The Iraq central bank had informed the Kurdistan Regional Government (KRG) on Tuesday that it would halt all foreign currency transfers to the KRG as well as stop selling dollars to four Kurdish banks, banking and government officials told Reuters.
However, dollar and other foreign currency transfers continued on Wednesday after receiving a pledge of cooperation from all but four Kurdish-owned banks, which remain unnamed.
“The dollar sale prohibition will be lifted if the central bank sees that the four banks are really cooperating in disclosing their financial transactions,” a banking source said.
The measures taken by Iraq’s central bank are an attempt at controlling the Kurdish banking industry and financial transactions within the KRG. Banking restrictions are just one of several sanctions imposed on the Kurdistan Region following the independence referendum that saw 92.7 percent vote ‘Yes’ for separation from Iraq.

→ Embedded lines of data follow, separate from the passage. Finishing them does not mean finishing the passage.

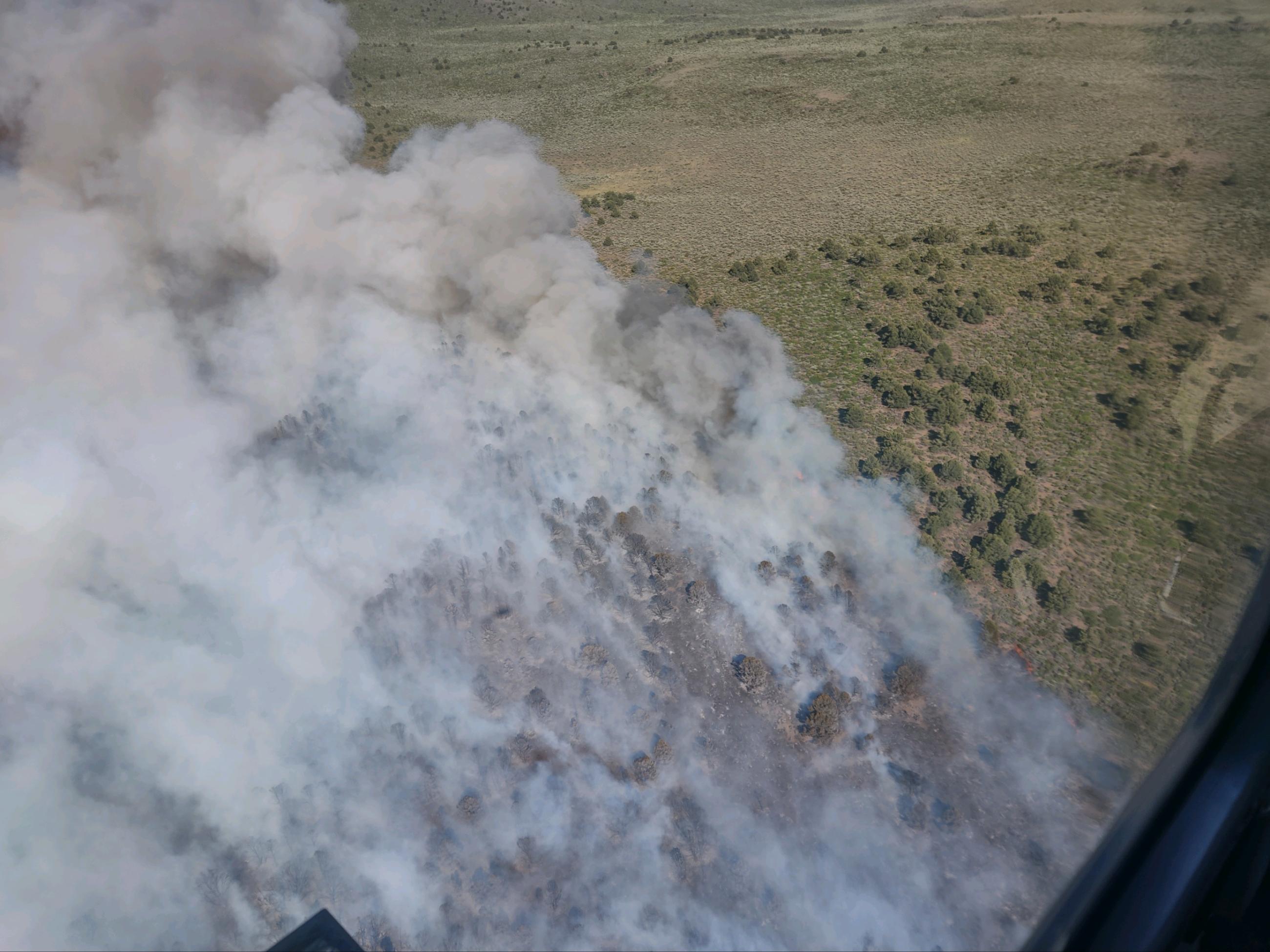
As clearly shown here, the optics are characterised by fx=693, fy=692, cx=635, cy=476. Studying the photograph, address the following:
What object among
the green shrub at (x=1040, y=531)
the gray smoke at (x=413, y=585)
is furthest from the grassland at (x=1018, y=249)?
the gray smoke at (x=413, y=585)

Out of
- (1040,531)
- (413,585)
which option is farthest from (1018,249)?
(413,585)

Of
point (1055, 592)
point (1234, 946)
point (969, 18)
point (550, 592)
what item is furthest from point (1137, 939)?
point (969, 18)

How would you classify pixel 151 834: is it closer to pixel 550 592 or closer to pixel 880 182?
pixel 550 592

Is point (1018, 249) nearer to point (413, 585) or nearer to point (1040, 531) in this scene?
point (1040, 531)

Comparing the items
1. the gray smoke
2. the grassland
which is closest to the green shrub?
the grassland

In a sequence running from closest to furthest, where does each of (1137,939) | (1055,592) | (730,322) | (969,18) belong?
(1137,939)
(1055,592)
(730,322)
(969,18)

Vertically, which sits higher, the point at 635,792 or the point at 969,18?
the point at 969,18
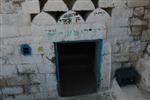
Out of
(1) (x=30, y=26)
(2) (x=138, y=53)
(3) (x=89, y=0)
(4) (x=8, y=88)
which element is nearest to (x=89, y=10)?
(3) (x=89, y=0)

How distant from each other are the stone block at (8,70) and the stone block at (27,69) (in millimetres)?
71

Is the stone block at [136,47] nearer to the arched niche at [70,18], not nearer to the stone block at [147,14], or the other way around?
the stone block at [147,14]

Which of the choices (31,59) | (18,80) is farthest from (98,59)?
(18,80)

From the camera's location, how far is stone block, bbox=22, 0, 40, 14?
273 cm

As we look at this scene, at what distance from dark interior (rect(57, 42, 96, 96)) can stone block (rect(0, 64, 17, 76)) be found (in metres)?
0.73

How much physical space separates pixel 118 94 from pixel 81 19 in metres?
1.18

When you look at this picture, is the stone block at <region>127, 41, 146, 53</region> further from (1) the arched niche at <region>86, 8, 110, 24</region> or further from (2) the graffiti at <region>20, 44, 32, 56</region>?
(2) the graffiti at <region>20, 44, 32, 56</region>

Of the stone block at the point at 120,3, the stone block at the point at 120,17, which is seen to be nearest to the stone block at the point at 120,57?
the stone block at the point at 120,17

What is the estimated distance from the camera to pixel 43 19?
2840 mm

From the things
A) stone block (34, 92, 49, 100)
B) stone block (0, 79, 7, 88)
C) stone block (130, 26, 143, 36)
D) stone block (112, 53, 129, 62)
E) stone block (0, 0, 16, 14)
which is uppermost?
stone block (0, 0, 16, 14)

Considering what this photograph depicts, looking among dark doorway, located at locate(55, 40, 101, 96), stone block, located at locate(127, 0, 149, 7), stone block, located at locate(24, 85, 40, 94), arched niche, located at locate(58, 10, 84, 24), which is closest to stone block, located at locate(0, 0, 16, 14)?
arched niche, located at locate(58, 10, 84, 24)

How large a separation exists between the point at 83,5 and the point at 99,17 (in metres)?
0.28

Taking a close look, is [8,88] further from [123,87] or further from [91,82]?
[123,87]

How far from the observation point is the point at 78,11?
9.43ft
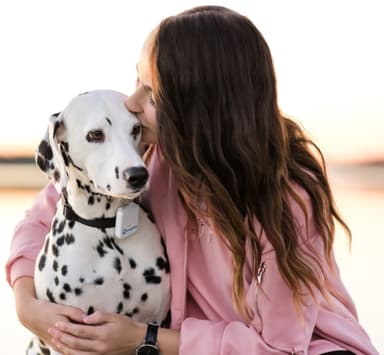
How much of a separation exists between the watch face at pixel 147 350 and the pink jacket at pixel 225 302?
0.06m

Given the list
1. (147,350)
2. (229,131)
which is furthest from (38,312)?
(229,131)

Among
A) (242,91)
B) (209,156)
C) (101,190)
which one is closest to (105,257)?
(101,190)

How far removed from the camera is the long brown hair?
6.46 feet

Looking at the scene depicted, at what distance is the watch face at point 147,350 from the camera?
6.69 feet

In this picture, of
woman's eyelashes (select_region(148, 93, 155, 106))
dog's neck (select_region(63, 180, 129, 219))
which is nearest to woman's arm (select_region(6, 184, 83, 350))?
dog's neck (select_region(63, 180, 129, 219))

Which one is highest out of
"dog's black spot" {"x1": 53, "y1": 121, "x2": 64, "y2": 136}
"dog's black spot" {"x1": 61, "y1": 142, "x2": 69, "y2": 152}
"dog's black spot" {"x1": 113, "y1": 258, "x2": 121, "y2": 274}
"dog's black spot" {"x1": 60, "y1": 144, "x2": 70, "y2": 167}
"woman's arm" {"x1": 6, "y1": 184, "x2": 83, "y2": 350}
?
"dog's black spot" {"x1": 53, "y1": 121, "x2": 64, "y2": 136}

The Iraqi government has rejected the results and enacted a number of measures against Kurdistan, including shutting the airports to international flights and ordering the deployment of troops to disputed areas.
Additionally Baghdad is coordinating military drills with Turkey and Iran on the Kurdish borders.
After the vote, the Kurdish leadership has expressed their willingness to engage in dialogue with Baghdad with the aim of achieving independence. Leaders in Iraq, however, have said Erbil must nullify the referendum results prior to agreeing to talks, an ultimatum Kurds have refused to agree to.